Spatial reasoning question data.
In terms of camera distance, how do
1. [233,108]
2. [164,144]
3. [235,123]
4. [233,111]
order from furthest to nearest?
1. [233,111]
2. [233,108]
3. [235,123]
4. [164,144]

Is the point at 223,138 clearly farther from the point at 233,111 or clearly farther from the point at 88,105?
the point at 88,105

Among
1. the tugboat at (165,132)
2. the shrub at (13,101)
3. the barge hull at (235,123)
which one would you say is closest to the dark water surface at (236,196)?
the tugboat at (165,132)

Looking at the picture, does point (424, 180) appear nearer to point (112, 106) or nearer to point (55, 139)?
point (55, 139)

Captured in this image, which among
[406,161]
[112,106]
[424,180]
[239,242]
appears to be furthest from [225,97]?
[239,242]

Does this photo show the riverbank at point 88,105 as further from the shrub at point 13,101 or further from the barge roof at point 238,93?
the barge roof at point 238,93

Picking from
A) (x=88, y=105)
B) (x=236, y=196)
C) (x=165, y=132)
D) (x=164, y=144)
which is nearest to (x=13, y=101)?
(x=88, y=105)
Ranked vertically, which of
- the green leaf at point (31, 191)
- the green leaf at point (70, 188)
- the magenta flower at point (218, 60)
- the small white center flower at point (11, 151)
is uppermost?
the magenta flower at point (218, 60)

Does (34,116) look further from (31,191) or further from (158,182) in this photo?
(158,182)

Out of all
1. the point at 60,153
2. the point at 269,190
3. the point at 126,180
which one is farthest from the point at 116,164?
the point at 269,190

Instructions to follow. Can you lay out every line of the items above as a Markdown table with the columns "Number" and "Text," leaving out the blank lines?

Exercise answer.
| Number | Text |
|---|---|
| 1 | In terms of camera distance, how do |
| 2 | 1. [233,108] |
| 3 | 2. [164,144] |
| 4 | 3. [235,123] |
| 5 | 4. [233,111] |
| 6 | order from furthest to nearest? |
| 7 | 1. [233,111] |
| 8 | 2. [233,108] |
| 9 | 3. [235,123] |
| 10 | 4. [164,144] |
| 11 | Is the point at 223,138 clearly farther from the point at 233,111 or clearly farther from the point at 88,105? |
| 12 | the point at 88,105 |
| 13 | Among |
| 14 | 1. the tugboat at (165,132) |
| 15 | 2. the shrub at (13,101) |
| 16 | 3. the barge hull at (235,123) |
| 17 | which one would you say is closest to the dark water surface at (236,196)? |
| 18 | the tugboat at (165,132) |
| 19 | Looking at the picture, does point (424, 180) appear nearer to point (112, 106) or nearer to point (55, 139)? |
| 20 | point (55, 139) |
| 21 | Captured in this image, which among |
| 22 | [406,161] |
| 23 | [112,106] |
| 24 | [424,180] |
| 25 | [239,242] |
| 26 | appears to be furthest from [225,97]? |
| 27 | [239,242] |
| 28 | Does this photo show the riverbank at point 88,105 as further from the shrub at point 13,101 or further from the barge roof at point 238,93? |
| 29 | the barge roof at point 238,93 |
| 30 | Picking from |
| 31 | A) (x=88, y=105) |
| 32 | B) (x=236, y=196) |
| 33 | C) (x=165, y=132) |
| 34 | D) (x=164, y=144) |
| 35 | which is nearest to (x=13, y=101)? |
| 36 | (x=88, y=105) |
| 37 | Ranked vertically, which of |
| 38 | - the green leaf at point (31, 191) |
| 39 | - the green leaf at point (70, 188) |
| 40 | - the magenta flower at point (218, 60) |
| 41 | - the small white center flower at point (11, 151) |
| 42 | is uppermost? |
| 43 | the magenta flower at point (218, 60) |
| 44 | Does (34,116) look further from (31,191) or further from (158,182) in this photo? |
| 45 | (158,182) |
| 46 | Out of all |
| 47 | 1. the point at 60,153 |
| 48 | 2. the point at 269,190 |
| 49 | 3. the point at 126,180 |
| 50 | which one is farthest from the point at 116,164? |
| 51 | the point at 269,190 |